======== Information ========

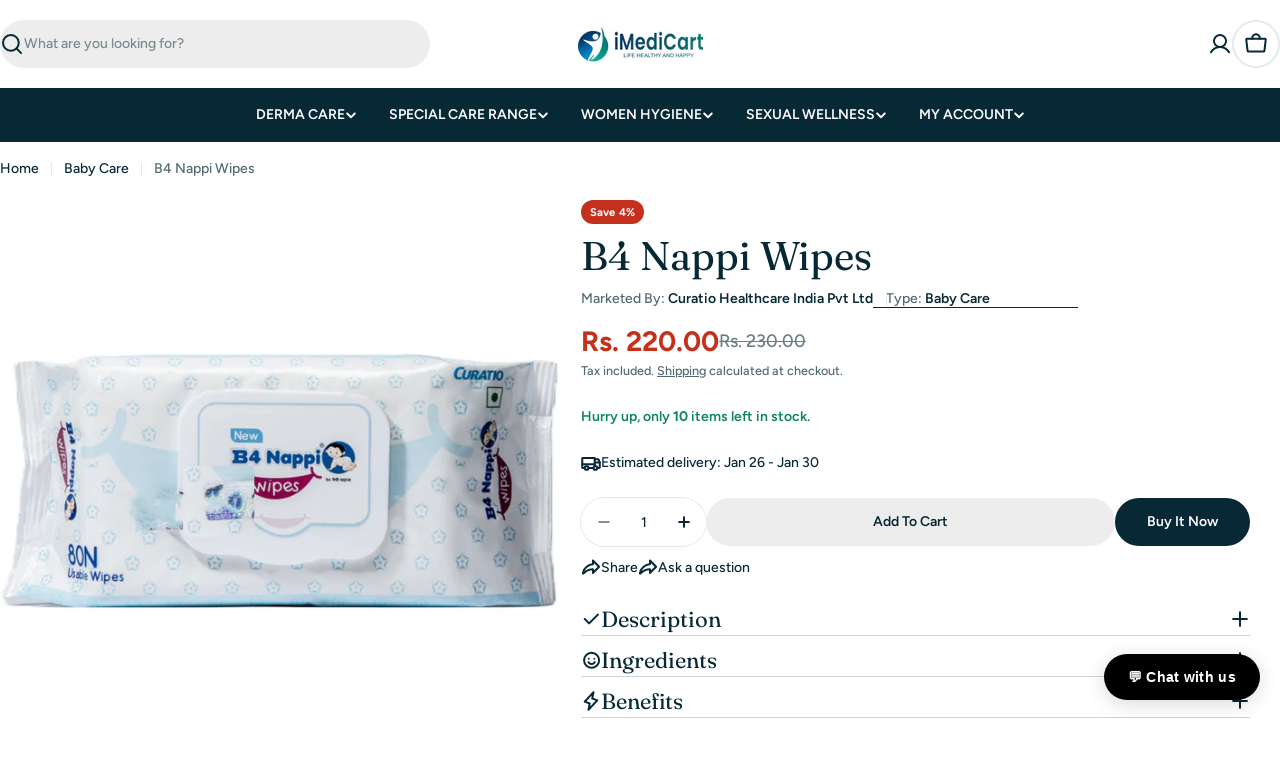

--- FILE ---
content_type: text/css
request_url: https://www.imedicart.com/cdn/shop/t/27/assets/component-pickup-availability.css?v=85068413369604006321764828419
body_size: -243
content:
pickup-availability{display:block}pickup-availability[available]{min-height:8.4rem}.pickup-availability-preview{gap:1.2rem;border:.1rem solid rgba(var(--color-border),var(--color-border-alpha, 1));padding:1.5rem 1.6rem}.pickup-availability-info{padding-inline-end:4rem}.pickup-availability-button{position:absolute;top:50%;transform:translateY(-50%);inset-inline:auto 0}.pickup-availability-header{margin:0 1rem 1.6rem 0}.pickup-availability-variant{margin:.8rem 0 0;text-transform:capitalize}.pickup-availability-variant>*+strong{margin-inline-start:1rem}.pickup-availability-list__item{border-bottom:.1rem solid rgba(var(--color-foreground),.08);padding:1.6rem 0}.pickup-availability-list__item:first-child{border-top:.1rem solid rgba(var(--color-foreground),.08)}.pickup-availability-list__item>*{margin:0}.pickup-availability-list__item>*+*{margin-top:1rem}.pickup-availability-list__item .icon{position:relative;top:calc((var(--font-body-size) * var(--font-body-line-height) - 1.6rem) / 2);flex-shrink:0}.pickup-availability-address{font-style:normal}.pickup-availability-address p{margin:0}
/*# sourceMappingURL=/cdn/shop/t/27/assets/component-pickup-availability.css.map?v=85068413369604006321764828419 */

========

• _Work to complete_:
The required output is each line of the entries that contains the word "component".

• _Solution_:
request_url: https://www.imedicart.com/cdn/shop/t/27/assets/component-pickup-availability.css?v=85068413369604006321764828419
/*# sourceMappingURL=/cdn/shop/t/27/assets/component-pickup-availability.css.map?v=85068413369604006321764828419 */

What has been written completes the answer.